Extrait du document –
« Je me suis de nouveau sentie victime. Vidée. Se sentir spolié de son travail, je l’ai ressenti comme un coup de massue! »
Les mots sont forts. Surtout venant d’Anne Murris, mère de Camille, l’une des 86 victimes qui ont succombé à l’attentat de Nice. Présidente de l’association Mémorial des Anges, elle se bat depuis pour porter des projets résolument positifs, en réponse à l’obscurantisme assassin.
Alors, quand Emmanuel Macron annonce la mise en chantier d’un musée-mémorial pour les victimes du terrorisme, on pourrait penser qu’Anne Murris va s’en réjouir. Il n’en est rien.
Le président de la République a fait cette annonce mercredi dernier, aux Invalides, lors de la journée nationale d’hommage aux victimes du terrorisme.
Il a suivi les préconisations du comité mémoriel créé six mois plus tôt. « J’y ai retrouvé l’essence de notre projet. C’est flatteur… sans être flatteur, grimace Anne Murris. D’un côté, cela prouve qu’on a eu raison de se battre. Mais de l’autre, cela enlève du sens. »
Du « mémorial-musée » au « musée-mémorial« , aucun doute: les intellectuels parisiens ont repris l’idée portée depuis janvier 2017 par Anne Murris et Cindy Pellegrini, autre porte-voix des victimes du 14-Juillet.
Problème: le comité préconise d’installer ce musée à Paris. Plus précisément sur l’île de la Cité. Bien loin de Nice, où était souhaité le musée. D’où la colère d’Anne Murris.
Alors elle persiste et signe: ce musée doit voir le jour à Nice. « Ce mémorial a toute sa légitimité dans le bassin méditerranéen, dans une région terroir de radicalisation, zone de passage des djihadistes. Notre avons inventé ce projet de toutes pièces… Et il a été copié! »

Extrait des données –

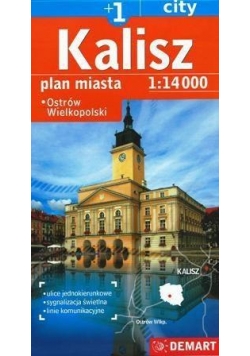 Plan miasta Kalisz/Ostrów Wielkopolski +1 1:14 000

Actions à mener –
1/ Imprimez, s'il vous plaît, le passage du texte sur le musée-mémorial qui s'ouvre sur les mots contenant « Problème: le comité » et se ferme sur « colère d’Anne Murris. ».
2/ Répondez en une ligne à chacune de ces questions sur le texte sur le musée-mémorial :
(a) Combien de victimes ont succombé à l'attentat de Nice ?
(b) Dans quel lieu le président de la République a-t-il fait son annonce ?
(c) Depuis quand Anne Murris et Cindy Pellegrini portent-elles l'idée du musée ?

Réponses numérotées –
1/
Problème: le comité préconise d’installer ce musée à Paris. Plus précisément sur l’île de la Cité. Bien loin de Nice, où était souhaité le musée. D’où la colère d’Anne Murris.

2/
(a) 86 victimes.
(b) Aux Invalides.
(c) Depuis janvier 2017.